An Overview of Amazon Stores for Brand Owners

by Carina McLeod

Over the past few months, I have had lots of clients asking me about Amazon stores and if they are really worth the investment. My response is always "yes!"

While it is too early to truly understanding the real return on investment, this should not be the only deciding factor for creating an Amazon store. Remember that with, Inc. ("Amazon"), the customer comes first. These stores completely focus on the customer shopping experience.

An Amazon store gives the brand owner (whether vendor or seller) a chance to showcase its brand and full range of products. Within the store a brand can promote new lines and key features through videos and lifestyle imagery. They have the freedom to decide what they focus on. By displaying videos, lifestyle images and text, the store can drive customer engagement, build brand trust and help the customer make an informed buying decision, which should ultimately improve conversion and boost sales. It also helps the brand get visibility for the wider product range, including for items that rank lower on the search results page, especially new products.

As a merchant or vendor selling on the Amazon marketplace, you need to be tuned in with Amazon’s customer obsession. Take advantage of any merchandising tools that come your way to enhance the customer experience for your brand. When it comes to competition, you as a brand need to be leading in your product category and not waiting until everyone else has taken the plunge. If you don’t make the investment, your competitor will.

What Exactly is an Amazon Store?

An Amazon store is a brand shop within Amazon. Think of it like a branded section within a department store in a mall. Amazon stores provide a branded shopping experience on the Amazon website, showcasing the brand and its products. These stores are customized by the brand. Sellers and vendors can curate the design of the store according to the needs of their brand, products and audience.

Brand stores can be made up of multiple pages, just as you would typically find on a brand’s own website. They can have a home page and then break the pages down further into category pages. It all depends on the brand’s range: the size and diversity of the product categories. Some brands choose to have a single homepage, and others go for a complete store with multiple pages.

The great thing about these stores is that they are free (at least for now) and they are responsive to desktop and mobile. They also support videos which is a huge plus point!

Are Amazon Stores the Same as Brand Pages?

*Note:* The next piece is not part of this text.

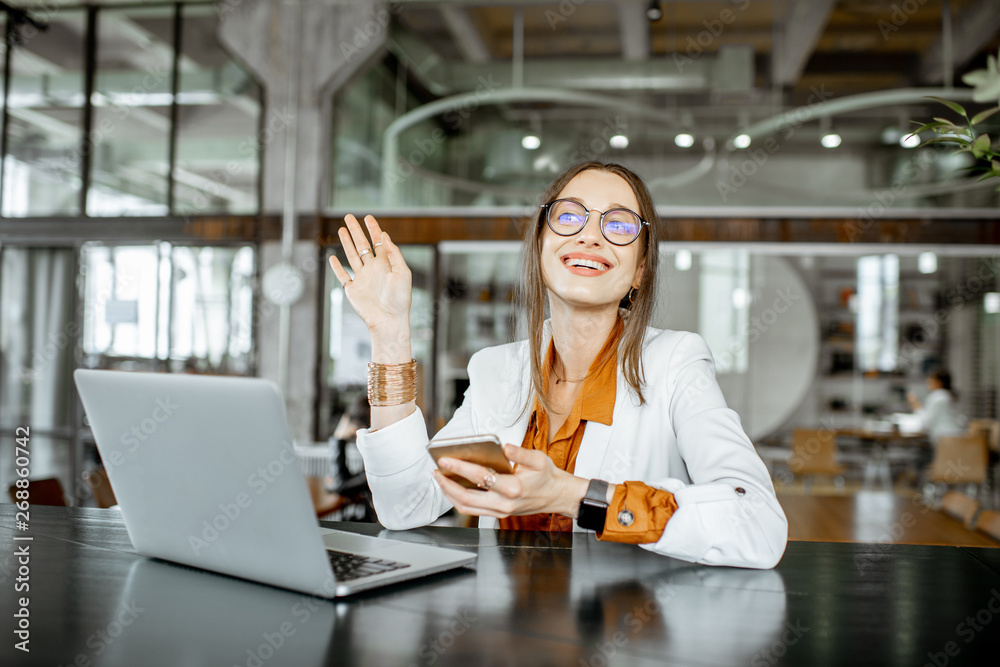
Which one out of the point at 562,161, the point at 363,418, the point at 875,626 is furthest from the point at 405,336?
the point at 562,161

Amazon stores are a step up and are replacing the brand pages that were previously only available to vendors or those that had access to Amazon Marketing Services (AMS). Just the design of these stores shows how Amazon is making graphical advancements, both with lifestyle imagery and a more sleek, professional look. Brand pages were discontinued on October 31st this year and there will no longer be access to these in AMS, although the brand pages that link from a headline search ad won’t be discontinued until December 31, 2017.

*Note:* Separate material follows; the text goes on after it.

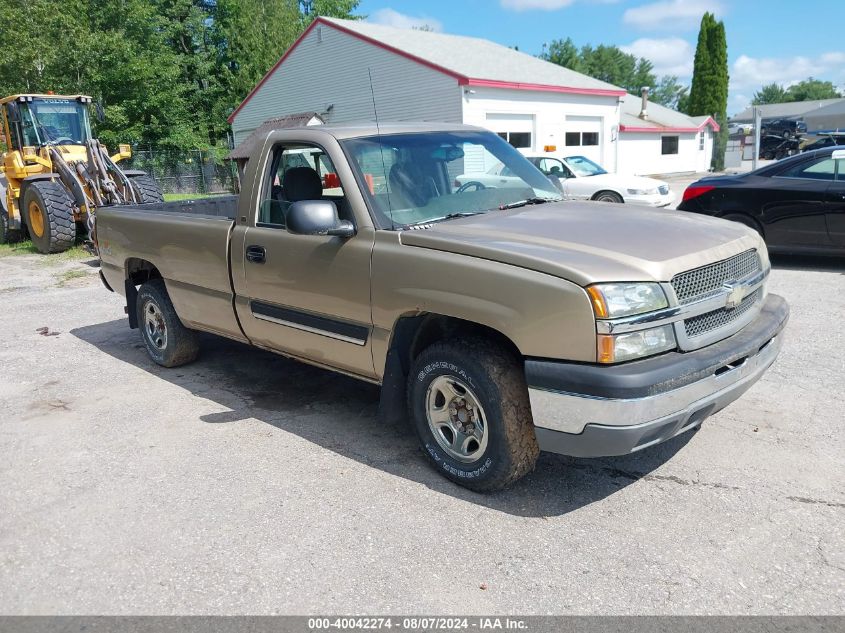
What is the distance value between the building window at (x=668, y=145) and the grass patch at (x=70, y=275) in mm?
32217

Are Amazon Stores Available to Everyone?

Amazon stores are only available to brand owners on both the vendor and seller sides. To become a brand owner, the seller or vendor must enroll the brand within Brand Registry 2.0. For vendors that already had a brand added in AMS in the past, they will automatically have access to create a store for that brand and will have to set it up in AMS. For new brands, Amazon is now requesting vendors enroll the brand in the brand registry. For sellers, once the the enrollment of the brand has been approved by the brand registry, the store can then be built in Seller Central within the Storefront section.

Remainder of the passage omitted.